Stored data
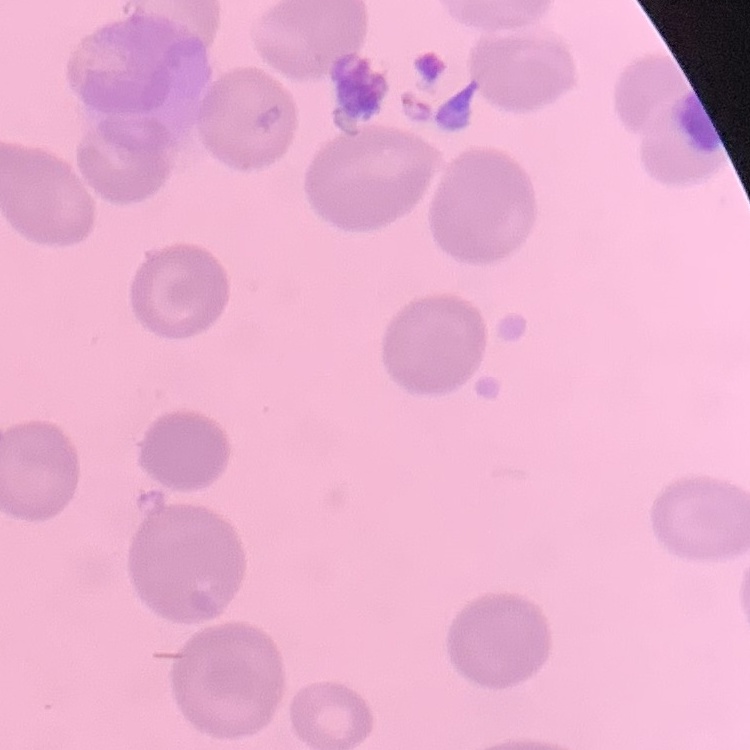
Summary:
  - Erythrocyte morphology: no rouleaux formation
  - Stain: Field's or Giemsa
  - Image type: square crop of a larger photomicrograph
  - Preparation: thin peripheral smear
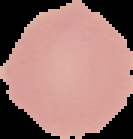
Summary:
  - Image type: cell region segmented out of the field of view; surrounding area masked to black
  - Preparation: thin blood film
  - Image size: 133×139 pixels
  - Malaria status: uninfected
Identify the parasite.
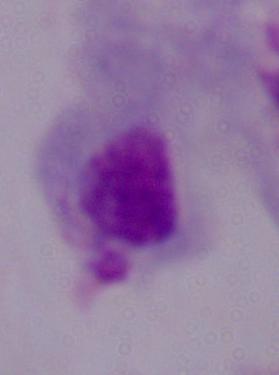
This is a trichomonad.

magnification: 1000x
modality: photomicrograph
Identify the blood parasite species.
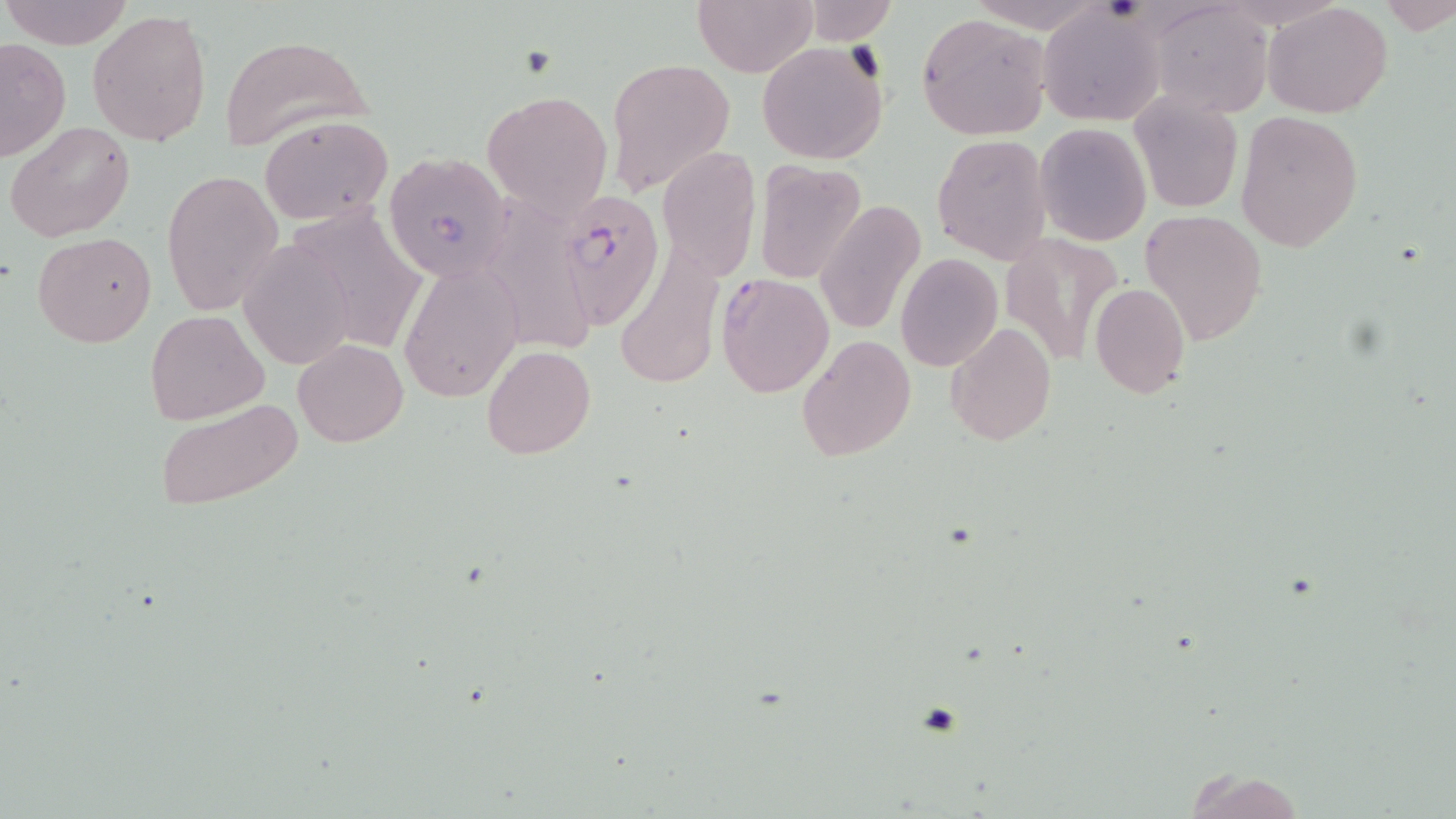
Plasmodium falciparum.

Summary:
  - Coordinate format: approximate bounding boxes as (x1, y1, x2, y2) in pixels
  - Plasmodium falciparum-infected red blood cell locations: (556, 189, 666, 326), (716, 272, 835, 396)
  - Platelet locations: (916, 703, 963, 738)
  - Uninfected red blood cell locations: (3, 0, 132, 50), (692, 0, 815, 76), (1381, 1, 1454, 37), (798, 2, 900, 44), (1148, 2, 1274, 119), (1263, 2, 1392, 118), (87, 8, 212, 148), (917, 11, 1053, 141), (1041, 11, 1165, 125), (217, 32, 377, 152), (0, 38, 71, 162), (757, 42, 889, 164), (605, 58, 735, 196), (483, 89, 612, 219), (1128, 91, 1243, 215), (1235, 109, 1364, 252), (258, 114, 394, 225), (5, 121, 135, 243), (1034, 122, 1153, 247), (932, 134, 1051, 264), (657, 145, 761, 279), (381, 151, 513, 283), (753, 158, 867, 284), (161, 168, 285, 315), (493, 188, 595, 359), (814, 200, 926, 336), (1141, 208, 1267, 345), (1000, 231, 1125, 368), (34, 232, 156, 348), (238, 239, 358, 370), (896, 253, 1003, 372), (398, 258, 523, 403), (1090, 283, 1190, 399), (145, 309, 269, 425), (945, 322, 1056, 446), (798, 333, 916, 461), (293, 339, 408, 447), (481, 344, 595, 459), (152, 395, 303, 514), (1183, 770, 1307, 819)
  - Field of view: one of a larger specimen
  - Image size: 1456×819 pixels
  - Magnification: 1000x
  - Modality: optical microscopy
  - Preparation: thin blood film
  - Stain: May-Grünwald-Giemsa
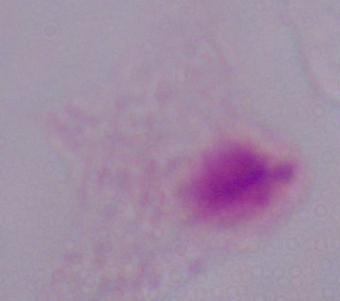
Summary:
  - Identification: trichomonad
  - Modality: micrograph
  - Magnification: 1000x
Identify the blood parasite species.
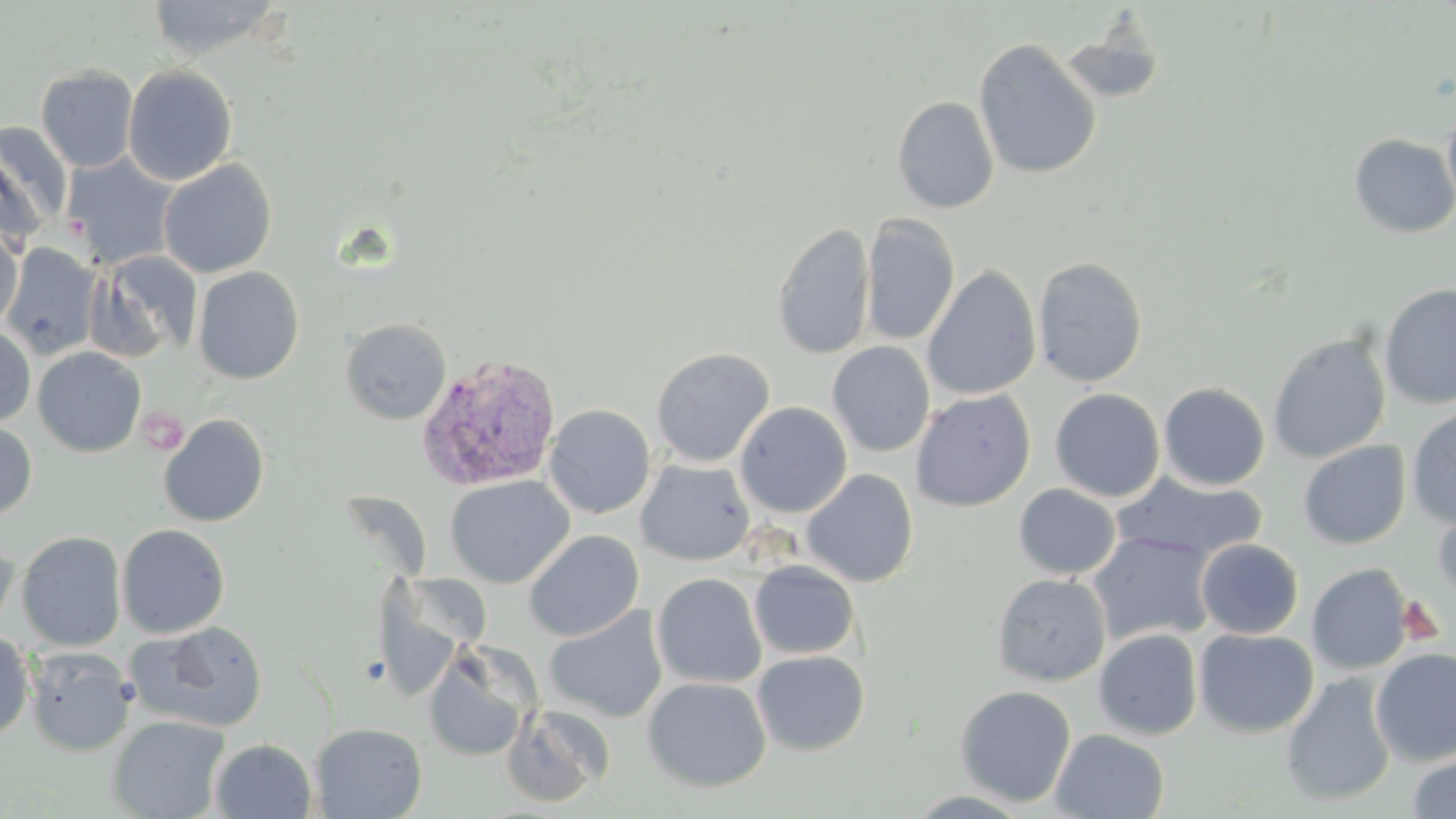

Plasmodium vivax.

Approximate bounding boxes as [x1, y1, x2, y2] in pixels. Uninfected red blood cell locations: [146, 0, 284, 60], [1059, 21, 1166, 106], [973, 37, 1102, 180], [36, 64, 139, 173], [122, 64, 237, 185], [892, 96, 1000, 214], [1442, 109, 1456, 212], [0, 125, 68, 242], [1349, 134, 1456, 239], [62, 154, 178, 268], [158, 158, 277, 278], [860, 214, 960, 347], [771, 221, 875, 360], [0, 225, 24, 330], [2, 243, 103, 360], [89, 250, 203, 363], [1032, 257, 1148, 387], [192, 266, 304, 384], [922, 266, 1041, 400], [1377, 283, 1456, 410], [340, 317, 452, 425], [0, 325, 36, 426], [1267, 333, 1391, 463], [827, 341, 935, 457], [33, 347, 146, 457], [651, 348, 774, 467], [1158, 382, 1270, 491], [1050, 388, 1165, 502], [911, 389, 1036, 512], [735, 402, 853, 517], [544, 404, 655, 519], [1405, 406, 1456, 529], [159, 413, 269, 527], [0, 421, 37, 522], [1299, 441, 1411, 549], [635, 459, 755, 565], [802, 468, 918, 588], [1112, 472, 1267, 563], [444, 475, 573, 589], [1014, 484, 1120, 579], [1432, 504, 1456, 607], [116, 524, 230, 637], [523, 529, 644, 642], [1087, 530, 1217, 646], [16, 531, 126, 651], [0, 533, 20, 637], [1195, 538, 1303, 639], [749, 560, 860, 659], [1307, 563, 1414, 675], [652, 572, 767, 689], [991, 573, 1112, 686], [544, 606, 668, 723], [130, 621, 270, 732], [1193, 627, 1318, 738], [1093, 628, 1203, 741], [0, 631, 35, 740], [423, 643, 537, 763], [25, 646, 136, 756], [1371, 648, 1456, 765], [752, 650, 870, 756], [1281, 671, 1397, 807], [642, 676, 772, 792], [954, 684, 1076, 807], [500, 703, 614, 808], [107, 714, 229, 819], [310, 722, 429, 818], [1050, 728, 1170, 819], [210, 738, 316, 818], [1405, 751, 1456, 819]. Platelet locations: [138, 405, 188, 455]. Plasmodium vivax-infected red blood cell locations: [416, 354, 562, 492]. One field of a larger specimen. 1000x magnification. May-Grünwald-Giemsa-stained preparation. Image is 1456×819 pixels. Thin blood film. Light microscopy.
Describe the morphology of the erythrocytes.
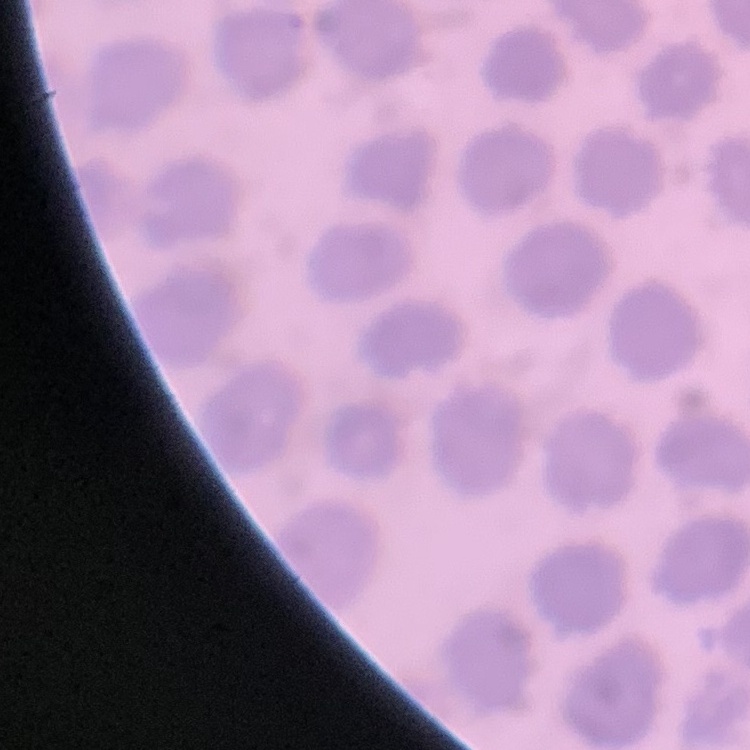
They show no rouleaux formation.

image_type: one tile cut from a larger photomicrograph
stain: Field's or Giemsa
preparation: thin blood film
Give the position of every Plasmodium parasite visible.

• _Description of the task_: Retype the records exactly. Any image in them should not appear in what you write.

• _Written response_:
Summary:
  - Erythrocyte morphology: no rouleaux formation
  - Stain: Field's or Giemsa
  - Image type: square crop of a larger photomicrograph
  - Preparation: thin peripheral smear
Summary:
  - Image type: cell region segmented out of the field of view; surrounding area masked to black
  - Preparation: thin blood film
  - Image size: 133×139 pixels
  - Malaria status: uninfected
Identify the parasite.
This is a trichomonad.

magnification: 1000x
modality: photomicrograph
Identify the blood parasite species.
Plasmodium falciparum.

Summary:
  - Coordinate format: approximate bounding boxes as (x1, y1, x2, y2) in pixels
  - Plasmodium falciparum-infected red blood cell locations: (556, 189, 666, 326), (716, 272, 835, 396)
  - Platelet locations: (916, 703, 963, 738)
  - Uninfected red blood cell locations: (3, 0, 132, 50), (692, 0, 815, 76), (1381, 1, 1454, 37), (798, 2, 900, 44), (1148, 2, 1274, 119), (1263, 2, 1392, 118), (87, 8, 212, 148), (917, 11, 1053, 141), (1041, 11, 1165, 125), (217, 32, 377, 152), (0, 38, 71, 162), (757, 42, 889, 164), (605, 58, 735, 196), (483, 89, 612, 219), (1128, 91, 1243, 215), (1235, 109, 1364, 252), (258, 114, 394, 225), (5, 121, 135, 243), (1034, 122, 1153, 247), (932, 134, 1051, 264), (657, 145, 761, 279), (381, 151, 513, 283), (753, 158, 867, 284), (161, 168, 285, 315), (493, 188, 595, 359), (814, 200, 926, 336), (1141, 208, 1267, 345), (1000, 231, 1125, 368), (34, 232, 156, 348), (238, 239, 358, 370), (896, 253, 1003, 372), (398, 258, 523, 403), (1090, 283, 1190, 399), (145, 309, 269, 425), (945, 322, 1056, 446), (798, 333, 916, 461), (293, 339, 408, 447), (481, 344, 595, 459), (152, 395, 303, 514), (1183, 770, 1307, 819)
  - Field of view: one of a larger specimen
  - Image size: 1456×819 pixels
  - Magnification: 1000x
  - Modality: optical microscopy
  - Preparation: thin blood film
  - Stain: May-Grünwald-Giemsa
Summary:
  - Identification: trichomonad
  - Modality: micrograph
  - Magnification: 1000x
Identify the blood parasite species.

Plasmodium vivax.

Approximate bounding boxes as [x1, y1, x2, y2] in pixels. Uninfected red blood cell locations: [146, 0, 284, 60], [1059, 21, 1166, 106], [973, 37, 1102, 180], [36, 64, 139, 173], [122, 64, 237, 185], [892, 96, 1000, 214], [1442, 109, 1456, 212], [0, 125, 68, 242], [1349, 134, 1456, 239], [62, 154, 178, 268], [158, 158, 277, 278], [860, 214, 960, 347], [771, 221, 875, 360], [0, 225, 24, 330], [2, 243, 103, 360], [89, 250, 203, 363], [1032, 257, 1148, 387], [192, 266, 304, 384], [922, 266, 1041, 400], [1377, 283, 1456, 410], [340, 317, 452, 425], [0, 325, 36, 426], [1267, 333, 1391, 463], [827, 341, 935, 457], [33, 347, 146, 457], [651, 348, 774, 467], [1158, 382, 1270, 491], [1050, 388, 1165, 502], [911, 389, 1036, 512], [735, 402, 853, 517], [544, 404, 655, 519], [1405, 406, 1456, 529], [159, 413, 269, 527], [0, 421, 37, 522], [1299, 441, 1411, 549], [635, 459, 755, 565], [802, 468, 918, 588], [1112, 472, 1267, 563], [444, 475, 573, 589], [1014, 484, 1120, 579], [1432, 504, 1456, 607], [116, 524, 230, 637], [523, 529, 644, 642], [1087, 530, 1217, 646], [16, 531, 126, 651], [0, 533, 20, 637], [1195, 538, 1303, 639], [749, 560, 860, 659], [1307, 563, 1414, 675], [652, 572, 767, 689], [991, 573, 1112, 686], [544, 606, 668, 723], [130, 621, 270, 732], [1193, 627, 1318, 738], [1093, 628, 1203, 741], [0, 631, 35, 740], [423, 643, 537, 763], [25, 646, 136, 756], [1371, 648, 1456, 765], [752, 650, 870, 756], [1281, 671, 1397, 807], [642, 676, 772, 792], [954, 684, 1076, 807], [500, 703, 614, 808], [107, 714, 229, 819], [310, 722, 429, 818], [1050, 728, 1170, 819], [210, 738, 316, 818], [1405, 751, 1456, 819]. Platelet locations: [138, 405, 188, 455]. Plasmodium vivax-infected red blood cell locations: [416, 354, 562, 492]. One field of a larger specimen. 1000x magnification. May-Grünwald-Giemsa-stained preparation. Image is 1456×819 pixels. Thin blood film. Light microscopy.
Describe the morphology of the erythrocytes.
They show no rouleaux formation.

image_type: one tile cut from a larger photomicrograph
stain: Field's or Giemsa
preparation: thin blood film
Give the position of every Plasmodium parasite visible.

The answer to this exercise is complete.